1
votes

In WordCloud on Python I would like to merge two languages ​​into one picture (English, Arabic) but I was unable to add the Arabic language as you see a squares instead of words and when I call the Arabic_reshaper library and make it read the csv file It shows me the Arabic language and make the English language as a squares

    wordcloud = WordCloud(
                          collocations = False,
                          width=1600, height=800,
                          background_color='white',
                          stopwords=stopwords,
                          max_words=150,
                          random_state=42,
                          #font_path='/Users/mac/b.TTF'
                         ).generate(' '.join(df['body_new']))
print(wordcloud)
plt.figure(figsize=(9,8))
fig = plt.figure(1)
plt.imshow(wordcloud)
plt.axis('off')
plt.show()

see her a put two languages ,but see a squares instead of words arabic enter image description here

a wont like this max two languages

enter image description here

1
You need to pick the right font. See github.com/amueller/word_cloud/pull/315mhalshehri
I saw this link before and it did not work for me, I have a very large file and it is not like here in a simple wayrima ebrahim

1 Answers

0
votes

I've been struggling with the same problem for a while now and the best way to deal with it is the generate_from_frequencies() function. You also need a proper font for Arabic. 'Shorooq' will work fine and available online for free.

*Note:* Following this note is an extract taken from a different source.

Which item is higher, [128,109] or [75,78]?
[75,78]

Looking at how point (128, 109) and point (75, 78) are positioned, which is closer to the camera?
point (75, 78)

Here is a quick fix to your code:

from arabic_reshaper import arabic_reshaper
from bidi.algorithm import get_display
from nltk.corpus import stopwords
from itertools import islice


text = " ".join(line for lines in df['body_new'])
stop_ar = stopwords.words('arabic') 
# add more stop words here like numbers, special characters, etc. It should be customized for your project

top_words = {}
words = text.split()
for w in words:
    if w in stop_ar:
        continue
    else:
        if w not in top_words:
            top_words[w] = 1
        else:
            top_words[w] +=1

# Sort the dictionary of the most frequent words
top_words = {k: v for k, v in sorted(top_words.items(), key=lambda item: item[1], reverse = True)}

# select the first 150 most frequent words
def take(n, iterable):
    "Return first n items of the iterable as a list"
    return list(islice(iterable, n))
for_wc = take(150, top_words.items())

# you need to reshape your words to be shown properly and turn the result into a dictionary
dic_data = {}
for t in for_wc:
    r = arabic_reshaper.reshape(t[0]) # connect Arabic letters
    bdt = get_display(r) # right to left
    dic_data[bdt] = t[1] 

# Plot
wc = WordCloud(background_color="white", width=1600, height=800,max_words=400, font_path='fonts/Shoroq.ttf').generate_from_frequencies(dic_data)
plt.figure(figsize=(16,8))
plt.imshow(wc, interpolation='bilinear')
plt.axis("off")
plt.show()

Important:

get_display() or reshape() might give you error. It is because there is a weird character in your text that these functions are unable to deal with. However finding it should not be so difficult as you only use 150 words to display in your plot. Find it and add it to your Stop Words and rerun the code.